Items listed in a dataset:

<<<<

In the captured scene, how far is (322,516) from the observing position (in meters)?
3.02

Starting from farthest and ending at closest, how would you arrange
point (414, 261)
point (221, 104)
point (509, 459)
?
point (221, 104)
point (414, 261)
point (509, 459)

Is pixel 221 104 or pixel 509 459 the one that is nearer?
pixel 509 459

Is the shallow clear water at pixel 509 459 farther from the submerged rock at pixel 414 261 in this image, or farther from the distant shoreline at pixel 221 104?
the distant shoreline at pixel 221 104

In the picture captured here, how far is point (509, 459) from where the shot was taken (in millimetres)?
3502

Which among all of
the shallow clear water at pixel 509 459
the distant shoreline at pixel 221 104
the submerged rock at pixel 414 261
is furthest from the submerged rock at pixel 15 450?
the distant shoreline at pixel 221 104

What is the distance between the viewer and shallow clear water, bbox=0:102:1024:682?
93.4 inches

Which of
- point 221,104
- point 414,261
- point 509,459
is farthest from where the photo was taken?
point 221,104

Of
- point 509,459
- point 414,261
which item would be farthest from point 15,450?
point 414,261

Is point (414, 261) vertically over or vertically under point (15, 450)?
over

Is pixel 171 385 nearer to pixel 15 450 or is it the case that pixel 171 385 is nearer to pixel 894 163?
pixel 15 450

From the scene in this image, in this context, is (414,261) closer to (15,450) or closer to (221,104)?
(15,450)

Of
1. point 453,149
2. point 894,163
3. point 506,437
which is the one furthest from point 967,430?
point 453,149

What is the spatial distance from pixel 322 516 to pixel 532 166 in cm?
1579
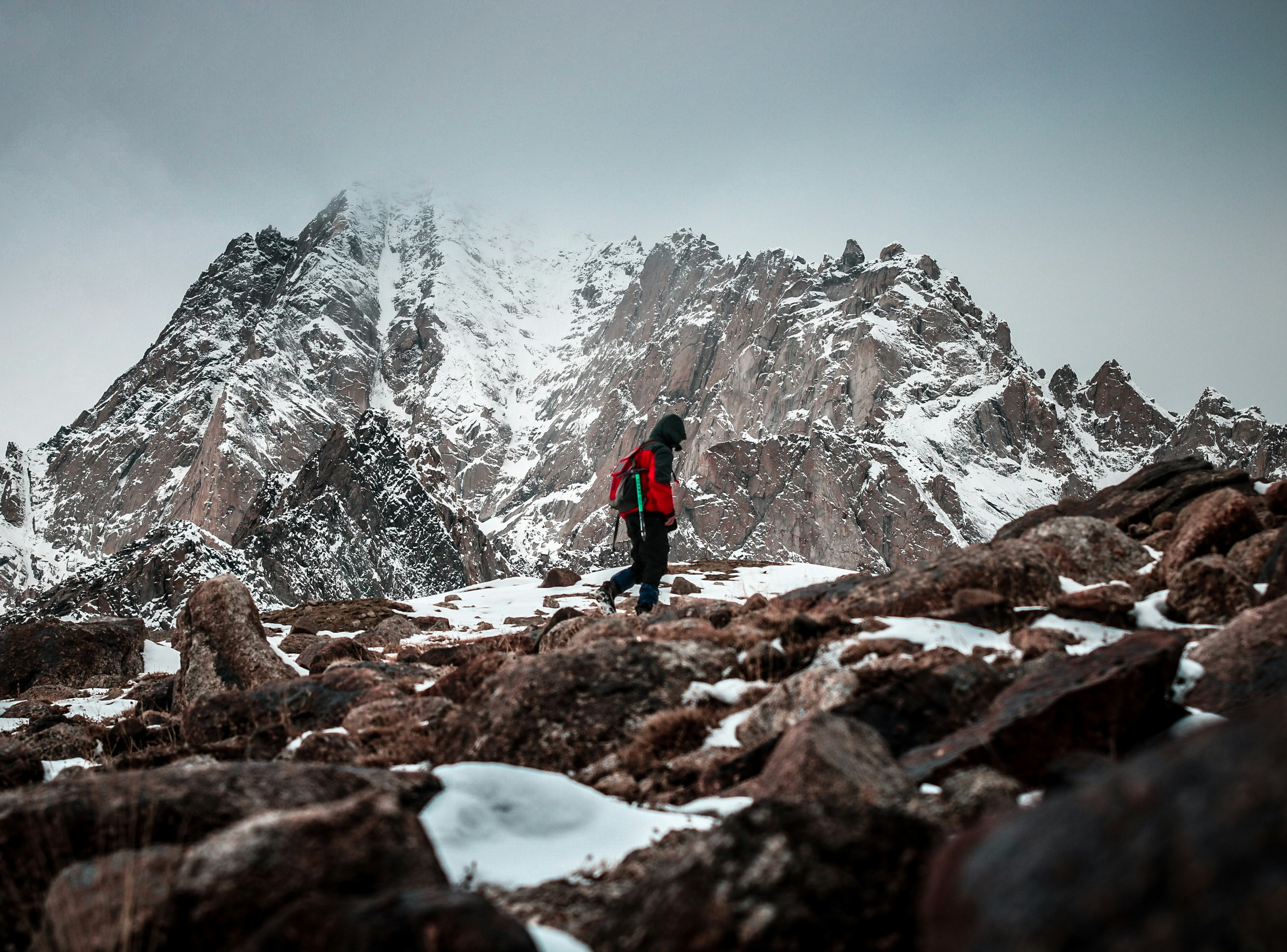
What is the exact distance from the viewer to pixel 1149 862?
→ 1442 mm

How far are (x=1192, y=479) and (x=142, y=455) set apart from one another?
20982 cm

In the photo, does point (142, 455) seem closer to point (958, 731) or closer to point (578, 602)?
point (578, 602)

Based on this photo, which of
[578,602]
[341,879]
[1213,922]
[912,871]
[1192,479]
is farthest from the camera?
[578,602]

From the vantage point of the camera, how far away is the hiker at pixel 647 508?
1254 centimetres

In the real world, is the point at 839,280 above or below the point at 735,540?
above

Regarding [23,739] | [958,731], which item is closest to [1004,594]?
[958,731]

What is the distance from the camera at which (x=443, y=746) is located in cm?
589

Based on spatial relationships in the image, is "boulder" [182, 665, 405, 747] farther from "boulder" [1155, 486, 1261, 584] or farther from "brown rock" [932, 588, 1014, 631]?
"boulder" [1155, 486, 1261, 584]

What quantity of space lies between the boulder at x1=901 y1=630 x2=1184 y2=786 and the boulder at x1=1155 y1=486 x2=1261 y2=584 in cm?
454

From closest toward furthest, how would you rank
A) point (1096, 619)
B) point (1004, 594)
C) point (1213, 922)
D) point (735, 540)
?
point (1213, 922) → point (1096, 619) → point (1004, 594) → point (735, 540)

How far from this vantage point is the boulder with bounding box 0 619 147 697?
1509cm

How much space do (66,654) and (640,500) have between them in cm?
1212

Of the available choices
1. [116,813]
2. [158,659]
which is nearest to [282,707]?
[116,813]

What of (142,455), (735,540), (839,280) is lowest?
(735,540)
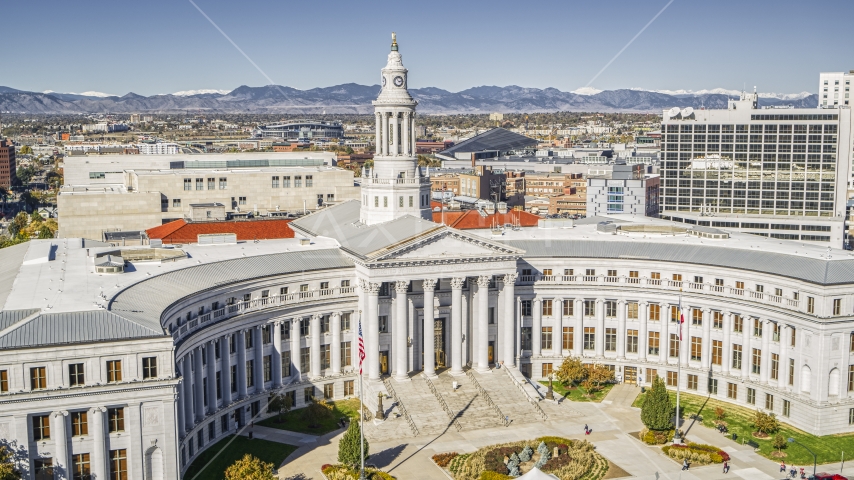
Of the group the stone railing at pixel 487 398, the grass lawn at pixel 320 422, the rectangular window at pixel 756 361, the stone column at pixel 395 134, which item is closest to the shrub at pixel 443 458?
the stone railing at pixel 487 398

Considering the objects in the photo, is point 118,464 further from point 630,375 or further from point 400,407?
point 630,375

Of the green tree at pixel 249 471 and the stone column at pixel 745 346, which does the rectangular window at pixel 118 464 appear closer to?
the green tree at pixel 249 471

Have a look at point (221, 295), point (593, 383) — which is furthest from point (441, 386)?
point (221, 295)

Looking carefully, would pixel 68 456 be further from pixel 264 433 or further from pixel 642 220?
pixel 642 220

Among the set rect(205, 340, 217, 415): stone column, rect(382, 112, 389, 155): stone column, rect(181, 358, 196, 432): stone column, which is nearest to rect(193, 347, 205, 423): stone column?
Answer: rect(181, 358, 196, 432): stone column

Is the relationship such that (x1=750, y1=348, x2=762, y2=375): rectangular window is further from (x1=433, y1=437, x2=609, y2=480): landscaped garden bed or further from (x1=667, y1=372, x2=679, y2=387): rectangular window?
(x1=433, y1=437, x2=609, y2=480): landscaped garden bed

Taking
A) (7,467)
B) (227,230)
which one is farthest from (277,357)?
(227,230)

>>>>

### What is required
Copy all the lines of data exactly as they appear, dropping any images.

### Written response
In the captured scene, how far is (322,516) from the observing position (in meters)?
3.02

Starting from farthest and ending at closest, how would you arrange
point (414, 261)
point (221, 104)
point (509, 459)
?
point (221, 104)
point (414, 261)
point (509, 459)

Is pixel 221 104 or pixel 509 459 the one that is nearer?
pixel 509 459

Is the shallow clear water at pixel 509 459 farther from the submerged rock at pixel 414 261 in this image, or farther from the distant shoreline at pixel 221 104?
the distant shoreline at pixel 221 104

In the picture captured here, how far is point (509, 459) from where the shot was taken (in millimetres)?
3502

Which among all of
the shallow clear water at pixel 509 459
the distant shoreline at pixel 221 104
the submerged rock at pixel 414 261
is furthest from the submerged rock at pixel 15 450?
the distant shoreline at pixel 221 104

What is the distance between the viewer and shallow clear water, bbox=0:102:1024:682?
93.4 inches

Which of
- point 221,104
- point 414,261
- point 509,459
is farthest from where the photo was taken?
point 221,104

Of
- point 509,459
- point 414,261
which item would be farthest from point 15,450?
point 414,261

Is point (414, 261) vertically over or vertically under point (15, 450)?
over

Is pixel 171 385 nearer to pixel 15 450 or is it the case that pixel 171 385 is nearer to pixel 894 163?
pixel 15 450

From the scene in this image, in this context, is (414,261) closer to (15,450) or closer to (221,104)?
(15,450)

Of
1. point 453,149
2. point 894,163
3. point 506,437
which is the one furthest from point 967,430?
point 453,149

What is the spatial distance from pixel 322 516 to pixel 532 166 in cm?
1579
What is the exact distance from the viewer to pixel 1149 862?
→ 1442 mm

How far are (x=1192, y=479) and (x=142, y=455) set apart from one another?
20982 cm

In the photo, does point (142, 455) seem closer to point (958, 731) or closer to point (578, 602)?
point (578, 602)

Based on this photo, which of
[578,602]
[341,879]
[1213,922]
[912,871]
[1192,479]
is farthest from the camera?
[578,602]

From the vantage point of the camera, how far away is the hiker at pixel 647 508?
1254 centimetres

In the real world, is the point at 839,280 above or below the point at 735,540?
above

Regarding [23,739] | [958,731], which item is closest to [1004,594]?
[958,731]

What is the distance from the camera at which (x=443, y=746) is located in cm?
589

Based on spatial relationships in the image, is "boulder" [182, 665, 405, 747] farther from "boulder" [1155, 486, 1261, 584] or farther from "brown rock" [932, 588, 1014, 631]?
"boulder" [1155, 486, 1261, 584]

What quantity of space lies between the boulder at x1=901 y1=630 x2=1184 y2=786 and the boulder at x1=1155 y1=486 x2=1261 y2=584 in cm?
454

From closest toward furthest, how would you rank
A) point (1096, 619)
B) point (1004, 594)
C) point (1213, 922)
D) point (735, 540)
?
point (1213, 922) → point (1096, 619) → point (1004, 594) → point (735, 540)

How far from this vantage point is the boulder with bounding box 0 619 147 697?
1509cm

How much space do (66,654) and (640,500) have between them in cm?
1212

Of the available choices
1. [116,813]
2. [158,659]
which is nearest to [282,707]?
[116,813]

What of (142,455), (735,540), (839,280) is lowest?
(735,540)
Of the group the stone railing at pixel 487 398, the grass lawn at pixel 320 422, the rectangular window at pixel 756 361, the stone column at pixel 395 134, which item is closest to the shrub at pixel 443 458?
the stone railing at pixel 487 398

Considering the objects in the photo, is point 118,464 further from point 630,375 or further from point 400,407?
point 630,375

Of the green tree at pixel 249 471 and the stone column at pixel 745 346, which does the rectangular window at pixel 118 464 appear closer to?
the green tree at pixel 249 471

Have a look at point (221, 295), point (593, 383) — which is furthest from point (441, 386)?
point (221, 295)

Looking carefully, would pixel 68 456 be further from pixel 264 433 or further from pixel 642 220?
pixel 642 220

Among the set rect(205, 340, 217, 415): stone column, rect(382, 112, 389, 155): stone column, rect(181, 358, 196, 432): stone column, which is nearest to rect(193, 347, 205, 423): stone column?
Answer: rect(181, 358, 196, 432): stone column

Is the relationship such that (x1=750, y1=348, x2=762, y2=375): rectangular window is further from (x1=433, y1=437, x2=609, y2=480): landscaped garden bed or further from (x1=667, y1=372, x2=679, y2=387): rectangular window?
(x1=433, y1=437, x2=609, y2=480): landscaped garden bed

Taking
A) (7,467)
B) (227,230)
which one is farthest from (277,357)?
(227,230)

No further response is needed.